▶ [To-do item]: Write out the listing from its first line through the line containing "Which voivodeship has the lowest", including both of those lines. Leave the pictures out of your answer.

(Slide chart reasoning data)
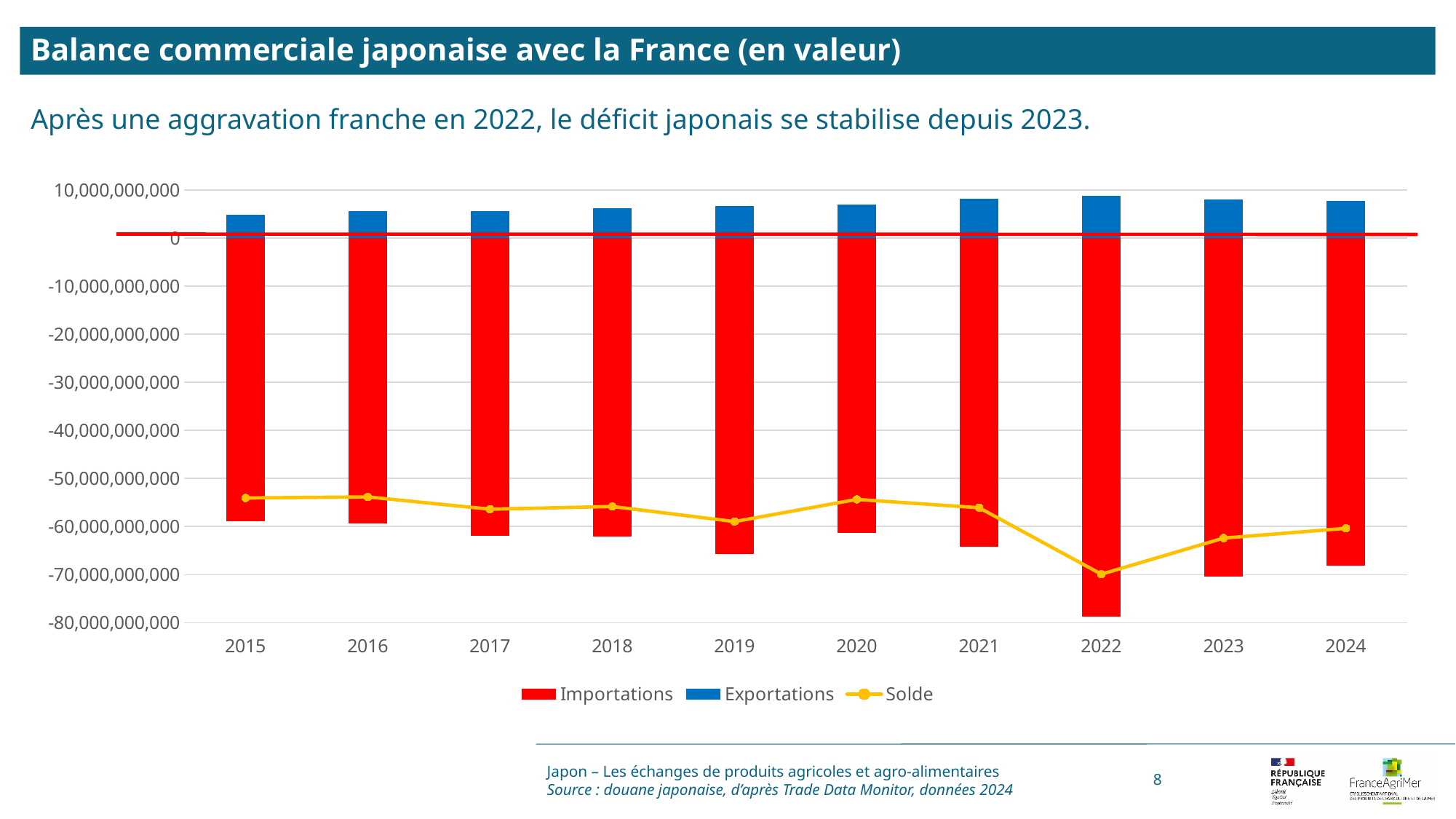
Is the Importations value for 2022 greater or less than -70,000,000,000? less In which year is the Solde line at its lowest point? 2022 Is the Importations value for 2021 greater or less than -60,000,000,000? less In which year is the Exportations bar the highest? 2022 What kind of chart is this? Bar chart with a line series Is the Solde value for 2023 greater or less than -60,000,000,000? less Which series is drawn in red? Importations How many series does the legend list? 3 In which year is the Importations bar the largest in magnitude (most negative)? 2022 Which year has the higher Solde value, 2020 or 2022? 2020 How many years are shown on the x axis? 10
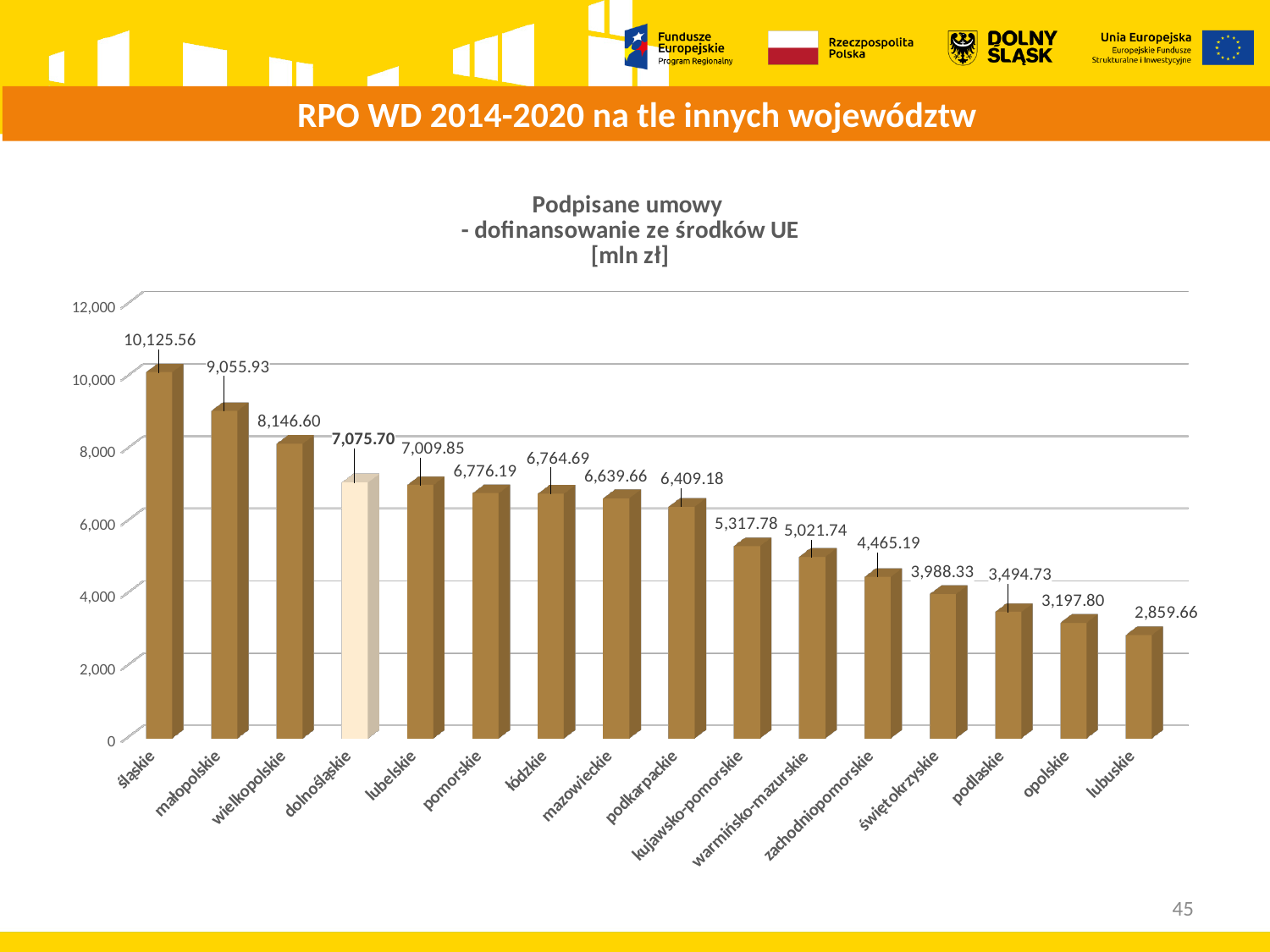
Which voivodeship has the lowest value? lubuskie Which voivodeship has the highest value? śląskie What is the value for mazowieckie? 6,639.66 How many voivodeships are shown on the x axis? 16 What is the difference between the values for dolnośląskie and lubelskie? 65.85 What kind of chart is shown on the slide? bar chart Is the value for podlaskie greater or less than 4,000? less What is the value for świętokrzyskie? 3,988.33 Which is larger, the value for małopolskie or the value for wielkopolskie? małopolskie What is the value for dolnośląskie? 7,075.70 What is the difference between the values for śląskie and lubuskie? 7,265.90 Do the values rise or fall from left to right along the x axis? fall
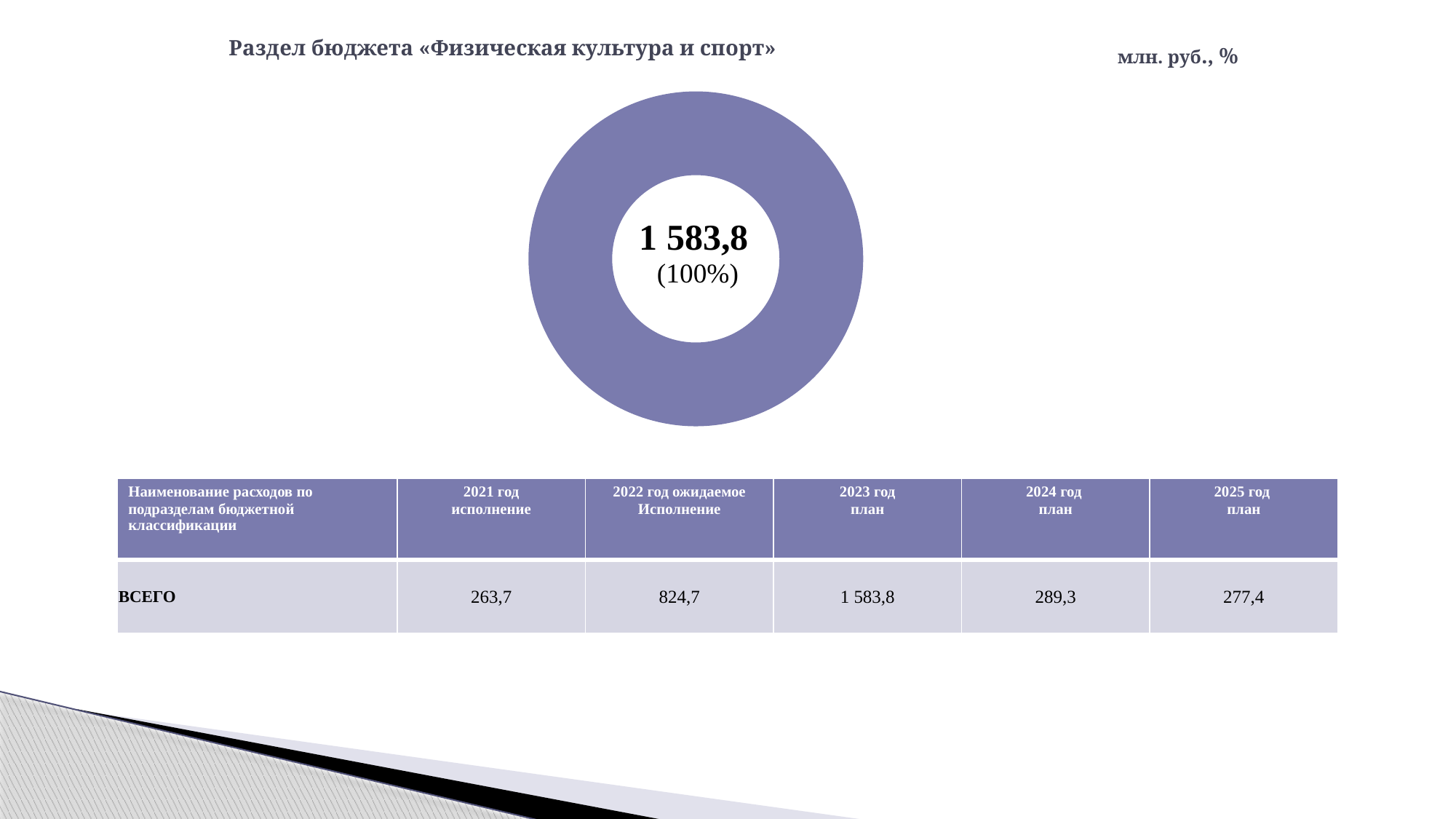
How many segments does the donut chart contain? 1 What percentage share is printed in the centre of the donut chart? 100% What total value is printed in the centre of the donut chart? 1 583,8 What kind of chart is shown on the slide? Donut (pie) chart What units are indicated for the chart values in the top right of the slide? млн. руб., % What is the title of the slide above the donut chart? Раздел бюджета «Физическая культура и спорт»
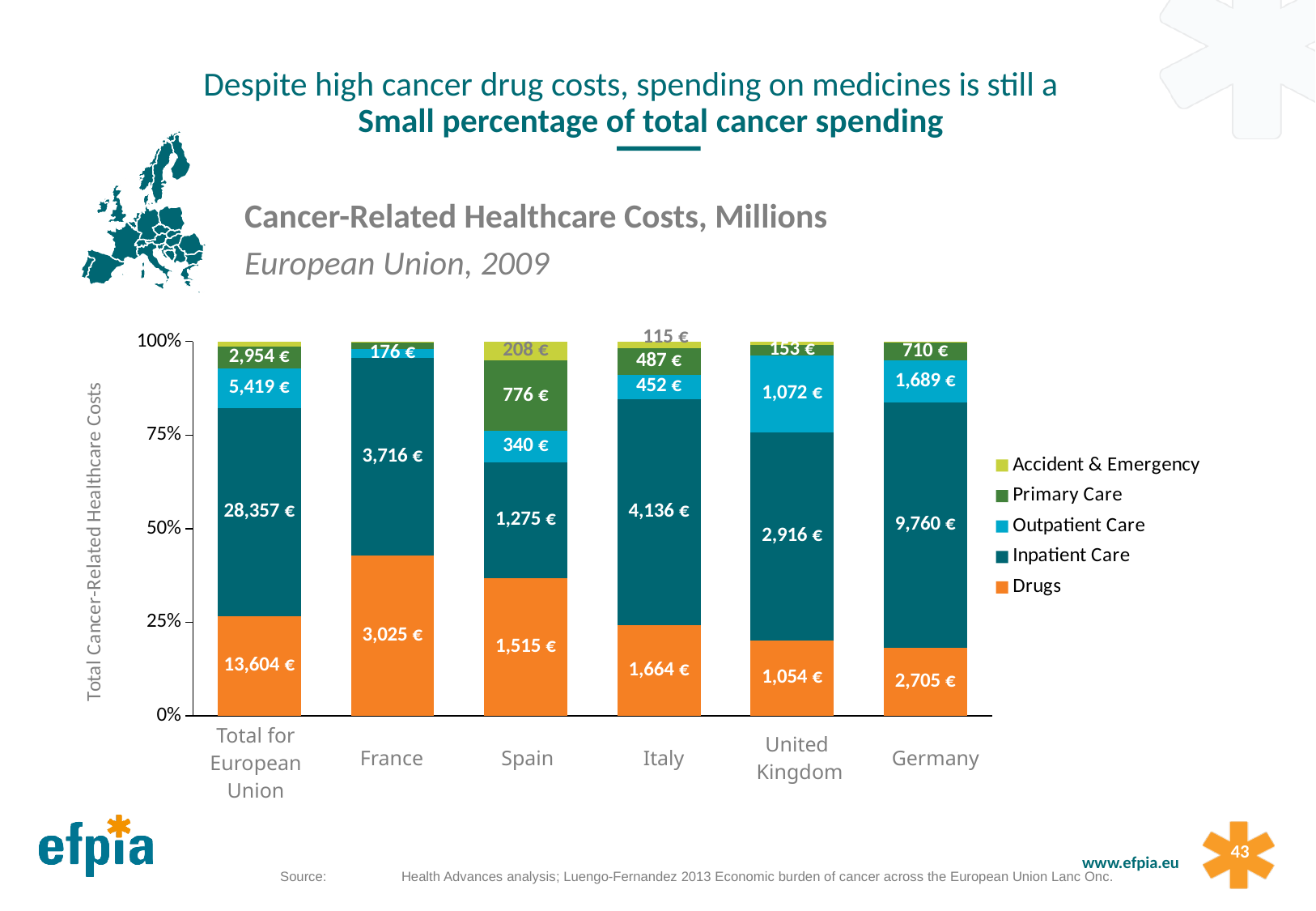
What is the Primary Care value for Spain? 776 € What is the Drugs value for the Total for European Union bar? 13,604 € What type of chart is shown on the slide? Stacked bar chart Which country has the highest Drugs value among the individual countries shown? France How many categories are shown along the x axis? 6 Is the Drugs share of the France bar greater or less than 25%? greater How many series does the legend list? 5 What is the Inpatient Care value for Germany? 9,760 € Which is larger, the Drugs value for Spain or the Drugs value for Italy? Italy What is the difference between the Inpatient Care value for Italy and the Inpatient Care value for Spain? 2,861 € Which legend entry is shown in orange? Drugs What is the Outpatient Care value for the United Kingdom? 1,072 €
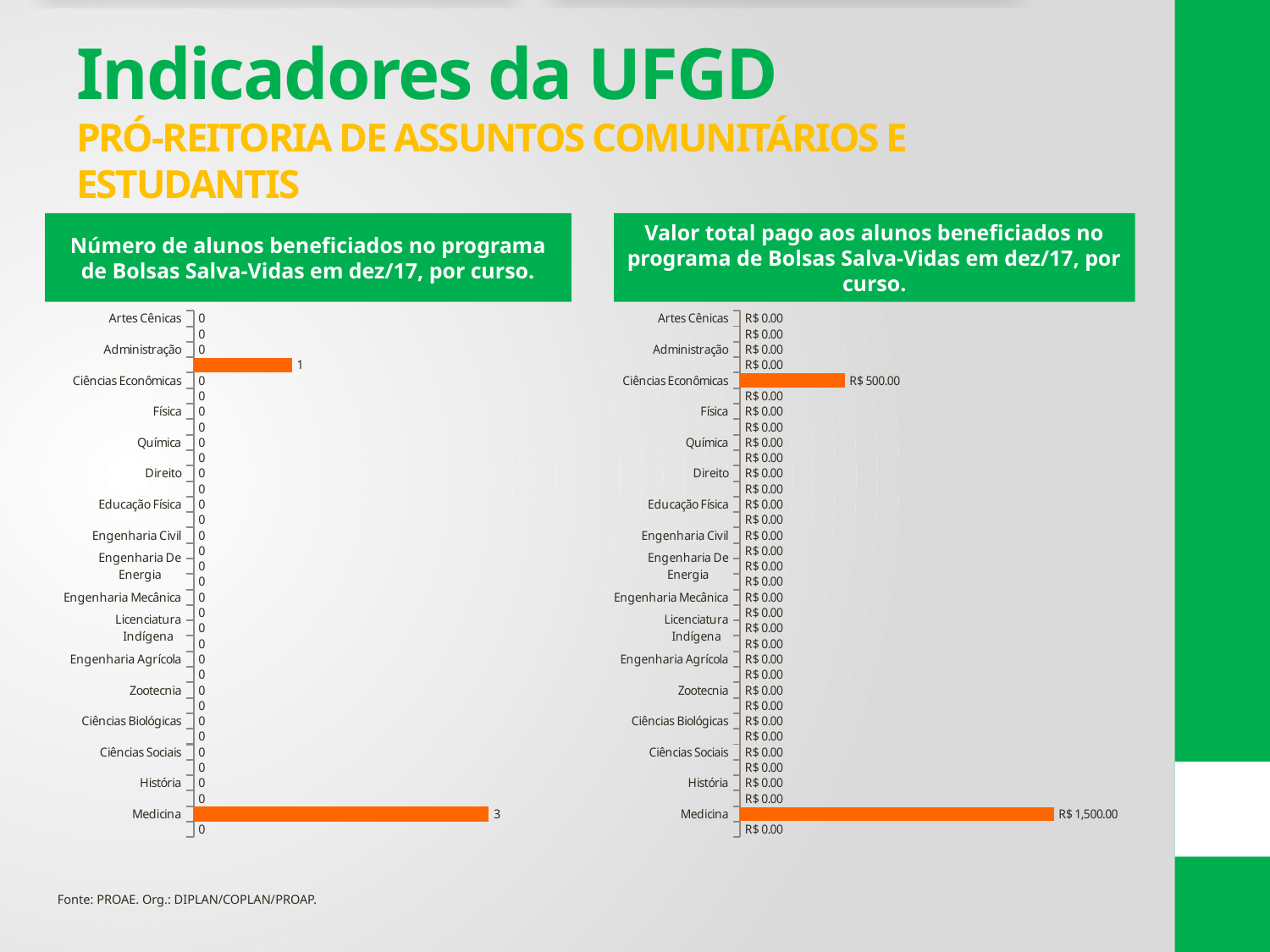
In the right chart (Valor total pago aos alunos beneficiados), what is the value for História? R$ 0.00 In the right chart (Valor total pago aos alunos beneficiados), what is the value for Medicina? R$ 1,500.00 What kind of chart is the left chart, 'Número de alunos beneficiados no programa de Bolsas Salva-Vidas em dez/17, por curso'? Bar chart In the left chart (Número de alunos beneficiados), what is the value for Artes Cênicas? 0 In the left chart (Número de alunos beneficiados), which course has the highest value? Medicina In the right chart (Valor total pago aos alunos beneficiados), what is the value for Ciências Econômicas? R$ 500.00 In the right chart (Valor total pago aos alunos beneficiados), what is the difference between the values for Medicina and Ciências Econômicas? R$ 1,000.00 What colour are the bars in the two charts on the slide? Orange In the right chart (Valor total pago aos alunos beneficiados), which is larger: the value for Medicina or the value for Ciências Econômicas? Medicina In the left chart (Número de alunos beneficiados), what is the value for Medicina? 3 In the left chart (Número de alunos beneficiados), what is the value for Física? 0 In the right chart (Valor total pago aos alunos beneficiados), which course has the highest value? Medicina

▶ [Solution to this problem]:
Is the Importations value for 2022 greater or less than -70,000,000,000? less In which year is the Solde line at its lowest point? 2022 Is the Importations value for 2021 greater or less than -60,000,000,000? less In which year is the Exportations bar the highest? 2022 What kind of chart is this? Bar chart with a line series Is the Solde value for 2023 greater or less than -60,000,000,000? less Which series is drawn in red? Importations How many series does the legend list? 3 In which year is the Importations bar the largest in magnitude (most negative)? 2022 Which year has the higher Solde value, 2020 or 2022? 2020 How many years are shown on the x axis? 10
Which voivodeship has the lowest value? lubuskie Which voivodeship has the highest value? śląskie What is the value for mazowieckie? 6,639.66 How many voivodeships are shown on the x axis? 16 What is the difference between the values for dolnośląskie and lubelskie? 65.85 What kind of chart is shown on the slide? bar chart Is the value for podlaskie greater or less than 4,000? less What is the value for świętokrzyskie? 3,988.33 Which is larger, the value for małopolskie or the value for wielkopolskie? małopolskie What is the value for dolnośląskie? 7,075.70 What is the difference between the values for śląskie and lubuskie? 7,265.90 Do the values rise or fall from left to right along the x axis? fall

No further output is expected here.